Pearson correlation: $$ R = \frac{\sum (x_i - \bar{x}) (y_i - \bar{y})}{\sqrt{\sum (x_i - \bar{x})^2 \sum (y_i - \bar{y})^2}} = \sum_{i = 1}^n \frac{x_i - \bar{x}}{s_x} \frac{y_i - \bar{y}}{s_y} $$

Where $s_x$ and $s_y$ is the standard deviation of $x$ and $y$ respectively

Spearman correlation: $$ \rho = 1 - \frac{6 \sum d_{i}^2}{n(n^2 - 1)} $$

Where $n$ is the number of observations and $d_i$ is the difference between the two ranks of each observation.

Correlation and causation

Correlation does not imply causation, simple.

Ridge regression

Regularization is the trick of adding secondary terms to the objective function to favor models that keep coefficients small. Suppose we generalize our loss function with a second set of terms that are a function of the coefficients, not the training data: $$ J(w) = \frac{1}{2n} \sum_{i = 1}^n (y_i - f(x_i))^2 + \lambda \sum_{j = 1}^m w_{j}^2 $$

LASSO Regression

Least Absolute Shrinkage and Selection Operator. Minimize the sum of the absolute values of the coefficients, which is just as happy to drive down the smallest coefficients as the big ones.

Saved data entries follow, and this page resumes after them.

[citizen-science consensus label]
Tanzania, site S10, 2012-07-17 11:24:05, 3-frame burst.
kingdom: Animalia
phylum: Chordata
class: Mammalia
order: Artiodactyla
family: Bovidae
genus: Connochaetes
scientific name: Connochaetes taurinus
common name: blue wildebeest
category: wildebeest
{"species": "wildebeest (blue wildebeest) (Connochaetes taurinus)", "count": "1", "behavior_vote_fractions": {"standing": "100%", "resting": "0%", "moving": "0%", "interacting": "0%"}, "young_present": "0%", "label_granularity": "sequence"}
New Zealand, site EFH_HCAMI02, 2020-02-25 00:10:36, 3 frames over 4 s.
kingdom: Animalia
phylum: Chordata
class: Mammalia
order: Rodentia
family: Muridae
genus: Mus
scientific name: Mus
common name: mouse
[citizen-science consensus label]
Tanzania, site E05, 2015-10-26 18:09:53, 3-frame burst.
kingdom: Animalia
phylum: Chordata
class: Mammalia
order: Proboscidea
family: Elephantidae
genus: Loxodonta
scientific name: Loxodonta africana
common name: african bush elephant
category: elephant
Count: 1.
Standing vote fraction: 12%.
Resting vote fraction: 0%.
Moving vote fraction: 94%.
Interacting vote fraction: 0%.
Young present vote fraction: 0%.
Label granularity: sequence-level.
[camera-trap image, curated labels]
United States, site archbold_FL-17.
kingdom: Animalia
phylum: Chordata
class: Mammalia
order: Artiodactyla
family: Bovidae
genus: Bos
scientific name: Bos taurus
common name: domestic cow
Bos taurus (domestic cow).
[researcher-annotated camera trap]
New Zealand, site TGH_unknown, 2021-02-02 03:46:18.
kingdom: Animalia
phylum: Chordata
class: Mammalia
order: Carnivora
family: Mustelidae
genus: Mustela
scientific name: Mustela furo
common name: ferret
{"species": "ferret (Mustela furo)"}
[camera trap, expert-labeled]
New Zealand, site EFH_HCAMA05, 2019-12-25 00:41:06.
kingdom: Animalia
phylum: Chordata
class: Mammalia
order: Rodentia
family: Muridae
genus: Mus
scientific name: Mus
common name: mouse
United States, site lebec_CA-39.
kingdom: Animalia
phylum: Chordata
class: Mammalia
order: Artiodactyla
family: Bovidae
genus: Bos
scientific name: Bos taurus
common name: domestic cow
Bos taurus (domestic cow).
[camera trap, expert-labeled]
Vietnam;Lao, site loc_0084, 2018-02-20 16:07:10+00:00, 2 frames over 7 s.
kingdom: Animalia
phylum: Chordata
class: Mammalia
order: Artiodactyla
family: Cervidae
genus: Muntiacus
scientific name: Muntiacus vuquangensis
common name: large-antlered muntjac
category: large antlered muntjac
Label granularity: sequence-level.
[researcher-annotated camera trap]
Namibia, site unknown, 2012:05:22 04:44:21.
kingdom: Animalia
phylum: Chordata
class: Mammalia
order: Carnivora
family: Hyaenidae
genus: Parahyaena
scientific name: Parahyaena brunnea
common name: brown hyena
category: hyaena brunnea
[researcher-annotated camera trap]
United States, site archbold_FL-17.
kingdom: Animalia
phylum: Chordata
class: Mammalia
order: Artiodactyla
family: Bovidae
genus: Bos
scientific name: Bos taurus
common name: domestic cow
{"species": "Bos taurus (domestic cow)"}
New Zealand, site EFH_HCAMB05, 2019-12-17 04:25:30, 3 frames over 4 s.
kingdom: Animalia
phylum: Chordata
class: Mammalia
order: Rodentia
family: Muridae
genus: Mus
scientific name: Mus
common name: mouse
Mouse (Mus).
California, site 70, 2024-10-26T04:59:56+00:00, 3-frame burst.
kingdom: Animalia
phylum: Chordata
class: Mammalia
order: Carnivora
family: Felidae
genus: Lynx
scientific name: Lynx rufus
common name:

$$ J(w, t) = \frac{1}{2n} \sum_{i = 1}^n (y_i - f(x_i))^2 \text{ subject to } \sum_{j = 1}^m |w_j| \leq t $$

Logistic regression

Logistic regression is a powerful tool for modeling the probability of a binary outcome. It is particularly useful when the dependent variable is categorical and the relationship between the independent variables and the probability of the outcome needs to be understood.

Logistic Function

The logistic function, also known as the sigmoid function, is used in logistic regression to map input values to a probability between 0 and 1. The formula for the logistic function is: $$ \sigma = \frac{1}{1 + e^{-x}} $$

Maximum Likelihood Estimation

In logistic regression, the model parameters are estimated using maximum likelihood estimation. The goal is to find the parameter values that maximize the likelihood of observing the data given the model. This involves optimizing the log-likelihood function, which quantifies how well the model fits the data.

Model Evaluation

Once the logistic regression model is trained, it is essential to evaluate its performance. Common metrics for evaluating classification models include accuracy, precision, recall, F1 score, and the receiver operating characteristic (ROC) curve.